Bergaya di bawah pohon yang unik
Ada saluran air di sebelah kanan candi. Fungsinya sebagai saluran pembuangan air hujan agar candi tidak tergenang. Unik sekali, mirip kolam putri raja. Tangga buat ke bawah juga ada. Biarpun begitu, kami nggak mungkin turun, karena di sini ada rombongan makhluk penghisap darah, yaitu lintah. Siap-siap kena anemia kalau berani turun…eh….

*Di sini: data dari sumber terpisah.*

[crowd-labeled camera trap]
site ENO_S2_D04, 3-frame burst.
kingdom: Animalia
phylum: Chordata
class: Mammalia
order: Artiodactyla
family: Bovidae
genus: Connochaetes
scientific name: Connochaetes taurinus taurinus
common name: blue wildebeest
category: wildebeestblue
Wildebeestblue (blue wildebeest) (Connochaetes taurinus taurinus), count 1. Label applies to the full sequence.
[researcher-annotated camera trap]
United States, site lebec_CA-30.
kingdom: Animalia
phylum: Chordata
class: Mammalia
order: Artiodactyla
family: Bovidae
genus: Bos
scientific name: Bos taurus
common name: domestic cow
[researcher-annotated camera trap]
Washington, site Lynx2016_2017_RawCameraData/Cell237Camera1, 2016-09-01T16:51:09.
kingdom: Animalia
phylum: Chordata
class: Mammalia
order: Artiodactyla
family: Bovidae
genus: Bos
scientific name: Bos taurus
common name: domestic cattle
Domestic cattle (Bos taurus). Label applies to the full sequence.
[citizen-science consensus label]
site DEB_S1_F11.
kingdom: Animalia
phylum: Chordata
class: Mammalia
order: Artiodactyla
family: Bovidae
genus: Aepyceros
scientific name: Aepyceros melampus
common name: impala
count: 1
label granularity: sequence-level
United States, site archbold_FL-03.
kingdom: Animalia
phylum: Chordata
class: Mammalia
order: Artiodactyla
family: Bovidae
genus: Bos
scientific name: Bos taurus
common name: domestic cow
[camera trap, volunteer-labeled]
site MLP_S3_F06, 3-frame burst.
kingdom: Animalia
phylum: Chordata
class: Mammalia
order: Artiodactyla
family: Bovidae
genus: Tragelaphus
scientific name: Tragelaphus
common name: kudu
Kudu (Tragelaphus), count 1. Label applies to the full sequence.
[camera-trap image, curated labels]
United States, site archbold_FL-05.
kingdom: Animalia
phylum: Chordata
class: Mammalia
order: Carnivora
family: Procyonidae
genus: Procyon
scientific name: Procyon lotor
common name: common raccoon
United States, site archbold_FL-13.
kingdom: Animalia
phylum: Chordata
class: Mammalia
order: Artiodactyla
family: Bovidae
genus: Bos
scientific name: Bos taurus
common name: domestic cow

Saluran pembuangan air hujan
Kami turun ke pelataran candi, dan wow… bukan cuma satu candi tapi empat. Satu candi utama dikelilingi tiga candi perwara yang sayang sekali bentuknya tidak utuh. Tambah lagi batu lingga dan yoni yang ikut melengkapi suasana. Nggak kalah sama situs Stonehenge di Inggris!

Tangga yang indah
Gerbang masuk pelataran

Situs bersejarah!

Batu yang belum disusun
Batu-batu candi yang belum disusun masih tersebar di sekitar pelataran. Ya, untuk merekonstruksi candi memang tidak mudah, perlu ketelitian untuk mengetahui susunan asli batu-batuan itu. Apalagi nggak jarang ada batu-batu yang hilang. Menurut buku yang pernah kubaca, biasanya penyusunan dilihat dari arah robohnya batuan. Kalau batunya ditemukan sebelah barat, itu artinya batu itu adalah bagian dinding sebelah barat.

Candi utama
Di depan candi utama
Relief yang cantik
Pahatannya halus
Salah satu candi perwara
Candi perwara yang tidak utuh beserta lingga di depannya

Eh, ada pesawat lewat

Relief candi menggambarkan ukiran-ukiran cantik. Di bagian dinding luar terdapat relung berisi arca Durga, Agastya dan Ganesha, dewa-dewa dalam agama Hindu Syiwa. Konon, candi Sambisari ini dibangun sekitar abad ke-9 oleh Wangsa Syailendra, dinasti penguasa kerajaan Mataram Kuno. Pada abad ke-10, terjadi bencana dahsyat Gunung Merapi yang mengubur peradaban tersebut. Sampai akhirnya tahun 1966, waktu warga sekitar menggarap lahan mereka menemukan batuan yang mengandung unsur candi. Melalui usaha Dinas Purbakala, Candi Sambisari pun berhasil ditemukan dan dipugar kembali.
Sesudah puas, kami lanjutkan perjalanan ke sebelah timur kota Jogja. Yeah, sebagai eks wilayah Kerajaan Mataram Kuno, Kalasan penuh dengan peninggalan sejarah, terutama candi. Bisa dibilang, Kalasan adalah “gerbang” dari Prambanan, karena selepas dari kota Yogyakarta, kita akan lewat Kalasan dulu baru sampai di Prambanan. Selain Candi Sambisari, masih ada Candi Kalasan, Candi Sari, Candi Kedulan dan Candi Kadisoka. Dua candi yang kusebut terakhir baru ditemukan beberapa tahun yang lalu dan sekarang sedang proses rekonstruksi. Apakah masih ada candi lain yang belum ditemukan? Maybe…
Pilihan kami adalah Candi Sari, sebuah candi Buddha. Letaknya di Dusun Bendan, beberapa ratus meter sebelah timur Candi Kalasan. Cukup masuk beberapa meter dari jalan raya Jogja-Solo, kami udah sampai. Begitu lihat candinya, kami langsung takjub “wah… gede banget”.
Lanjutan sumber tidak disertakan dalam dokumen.